Öykü

Otogar

Donmaya yüz tutmuş toprakların üzerinde sapsarı otlar, anız külleri vardı. Yer yer kendilerine bölge seçmiş olan ağaç kümelerinin kuruluk yeşilliği, sarı denizin içinde hemen fark edilebilen bir ada gibi duruyordu. Bu adaları kendine ev bellemiş bazı göçemeyen kuşlar günlük mesailerini yerine getirmekte gayretlerini önlerine katmıştı. Kimisi ağaçların hemen üzerinde uçuşup sabah sporlarını yapıyor kimisi de insan artıklarının olduğu asfalt kıyılarına doğru geliyordu. Bu, göçemeyen kuşların market turlarıydı.

Yokuşa doğru tırmanışa geçen otobüsün hızını toparlayamamasından sebep oluşturduğu ufak çaplı zelzelenin etkisi çok geçmeden cama yaslanmış tüm yağlı saçlı kafalara ulaşmıştı. Kafa taslarını peş peşe darbelerle otobüsün kirli camına vuran yolculardan bazılarının kısık sesli inlemeleri duyulabiliyordu.

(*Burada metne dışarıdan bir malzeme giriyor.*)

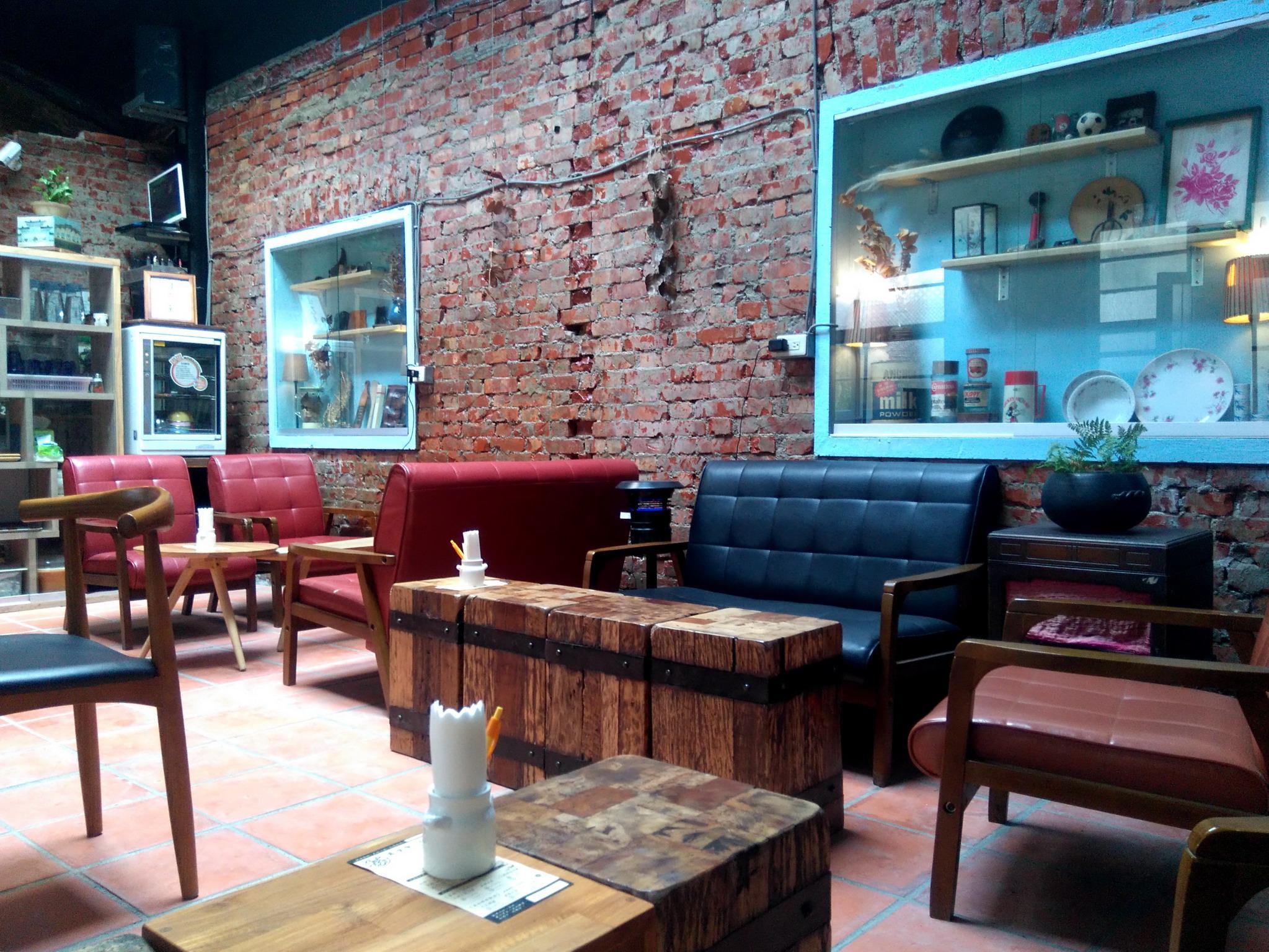 Move Together Cafe Hostel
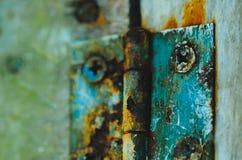 Uma porta oxidada h com parafusos oxidados fotografia de stock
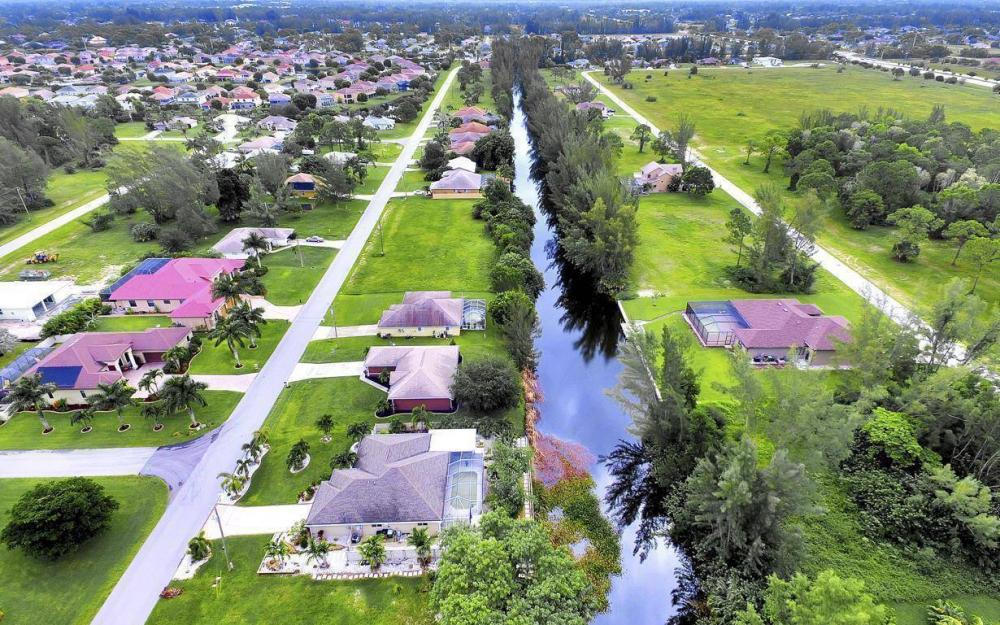 2322 SW 22nd Terrace, Cape Coral - Home For Sale 207651897
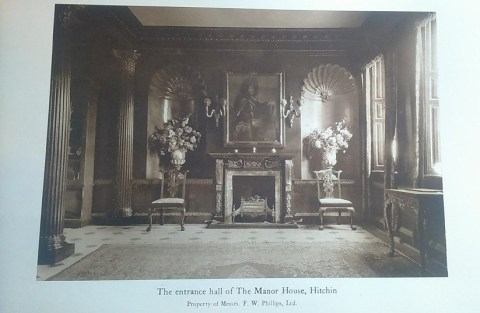 Photograph of the entrance to Manor House
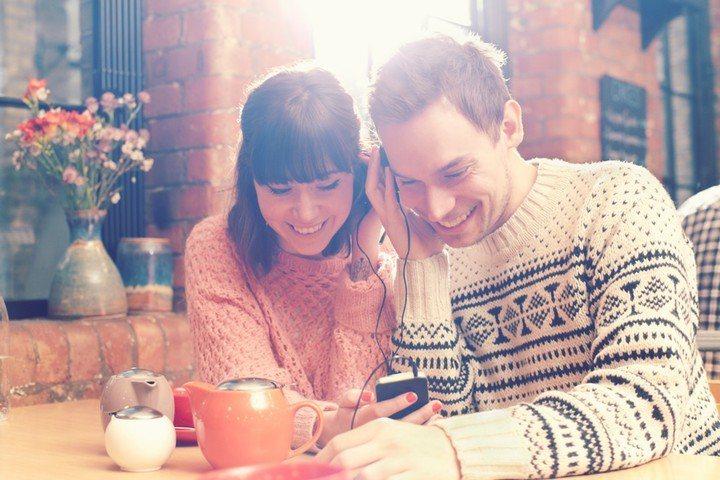 多多觸碰你的伴侶能增加你和他的親密度及舒適度。圖/Getty Image
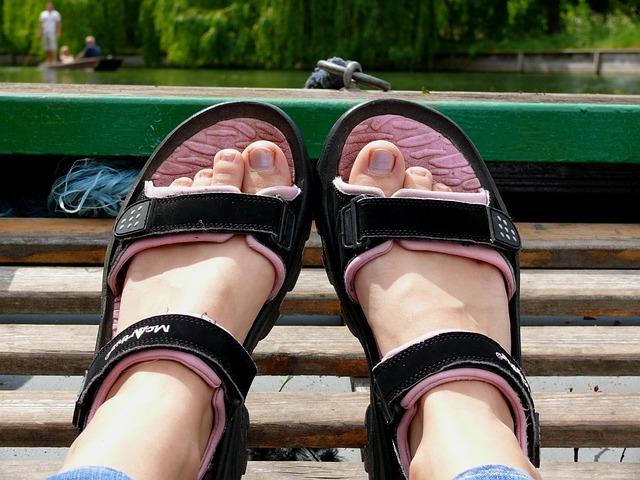 dívčí sandály.jpg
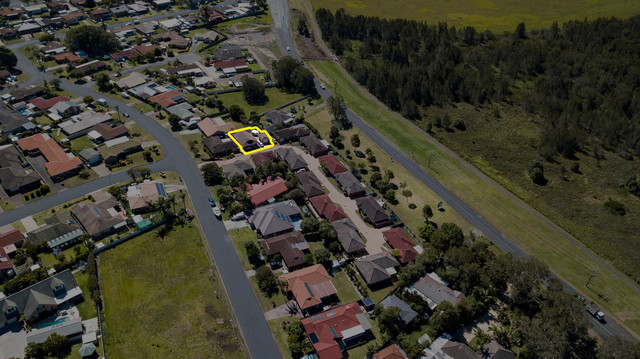 4/17 Gleneon Drive, Forster NSW 2428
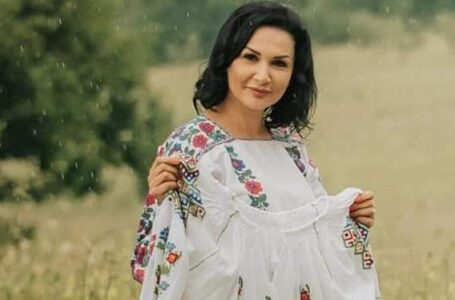 Florentina Moise: Nu există femeie care să nu fie frumoasă în ie, cum nu există copil care să nu strălucească în strai popular!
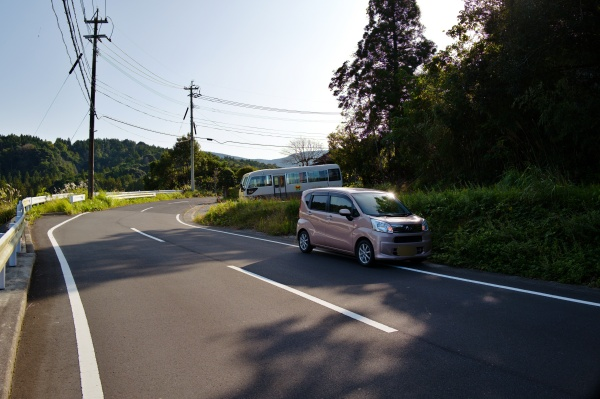 車どおりが少ないので路上駐車。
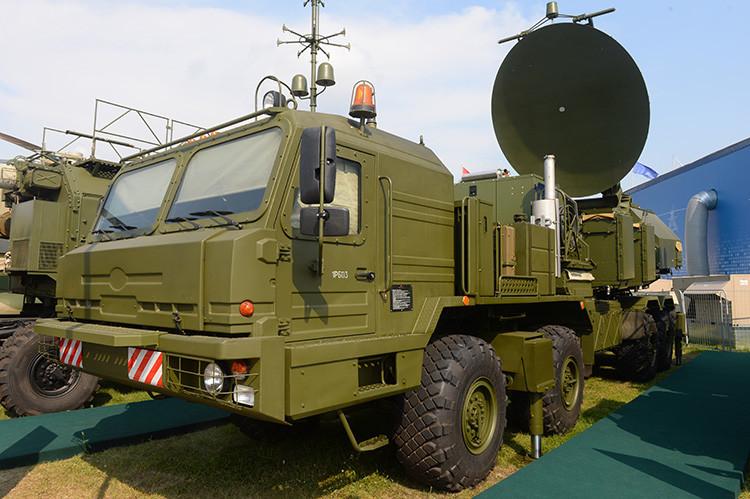Un módulo de guerra electrónica expuesto en el salón aeroespacial internacional MAKS 2015 en las afueras de Moscú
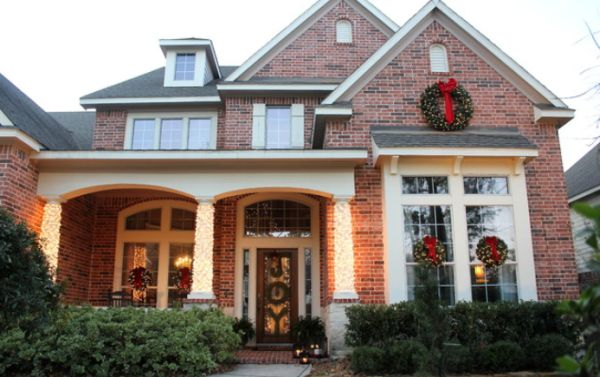 tips for decorating your entrance for christmas - Decorating Your House For Christmas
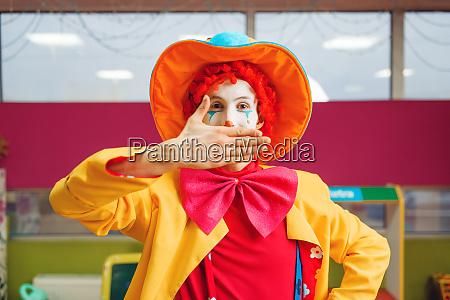 funny clown shows tricks with facial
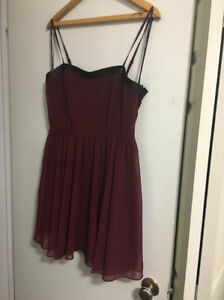 Forever 21 red sweetheart neckline cocktail dress size large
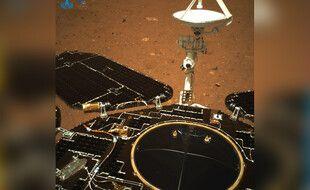 Le rover chinois Zhurong s'est posé sur Mars le 14 mai 2021.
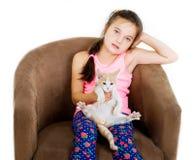快乐的快乐的儿童女孩使用与在轻的背景的一只小的小猫 库存照片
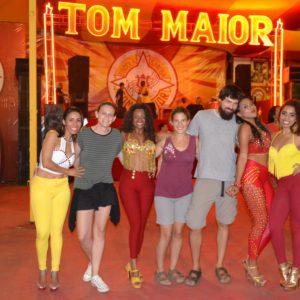 No podía faltar una foto con las guapisimas bailarinas de samba
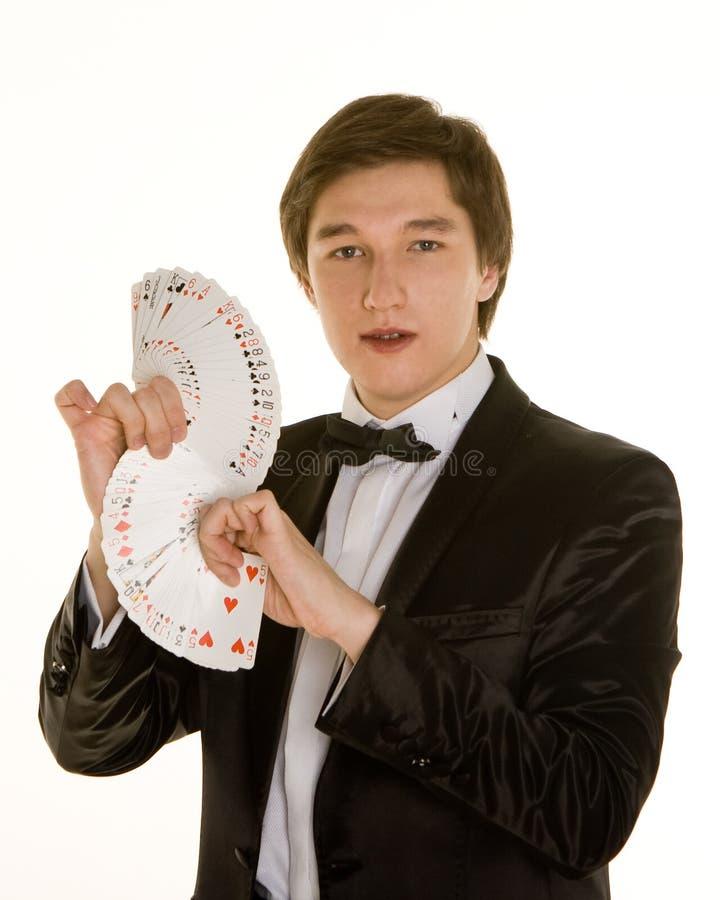 Jeune magicien avec des cartes image stock
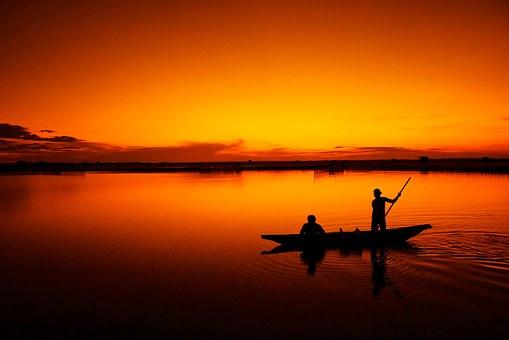 fishing-164977__340.jpg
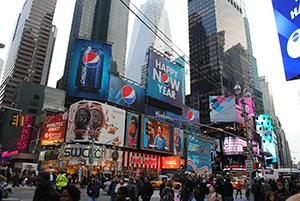 zzyzx-werbeagentur-graz_usa_advertising-werbung-marketing-kommunikation-kultur_winter-weihnachten_times-square-new-york3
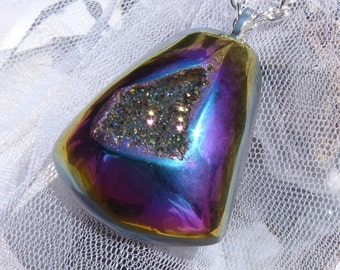 Majestic Sparkle-Titanium Druzy Crystal-Necklace  R 253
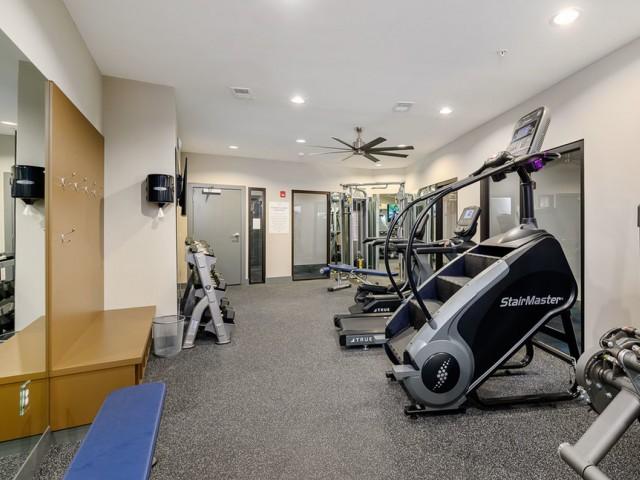 Fitness  | Apartments in Lenexa KS | The District Flats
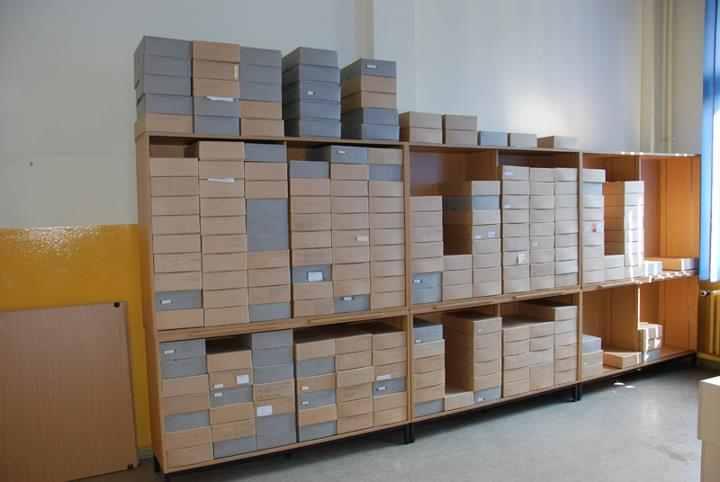 Die Archivkartons stehen schon wieder in den Schränken.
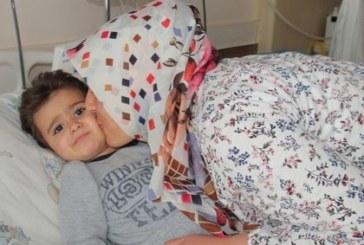 Българин спаси давещо се бебе в Турция, обявиха го за герой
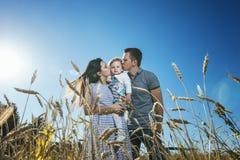 Famille, maman, papa et fille heureux et beaux dans le domaine Photo stock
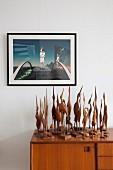 Surrealistisches Bild über Sammlung von Kranichen aus Holz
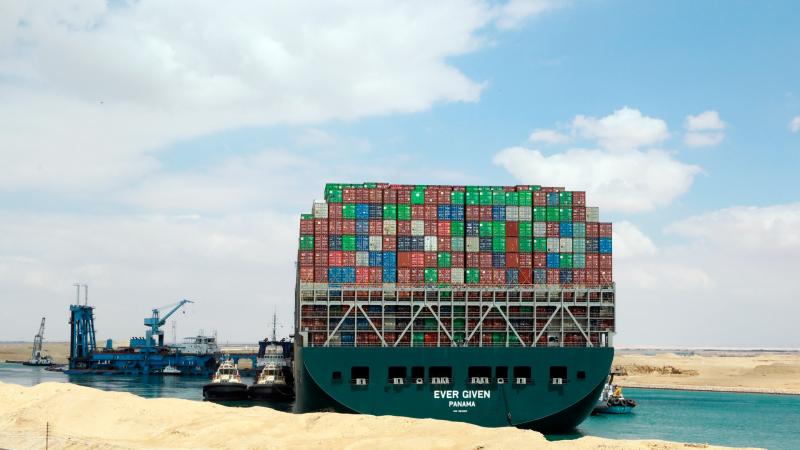 """El factor humano """"pudo influir"""" en el accidente que mantiene bloqueado el Canal de Suez"""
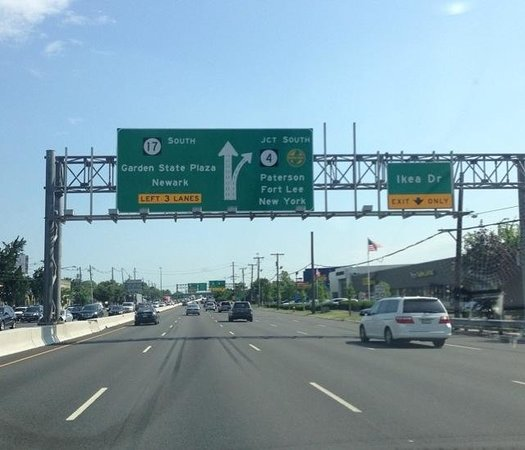 Route 17 Entrance Picture Of Westfield Garden State Plaza Paramus Tripadvisor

Otobüsün içerisinde ne bir çocuk ağlaması ne de sesi yüksek çıkan yolcular vardı. Otobüs adeta dışarıdaki soğuk ve donuk havayı içerisinde sessiz sedasız yaşatıyor gibiydi. Böylesine bir durgunluk içerisindeyken yaşanan ufak çaplı zelzele, otobüsün içerisinde kısık sesli sohbetlerin fitilini ateşlemişti sanki. Bir kişi hariç.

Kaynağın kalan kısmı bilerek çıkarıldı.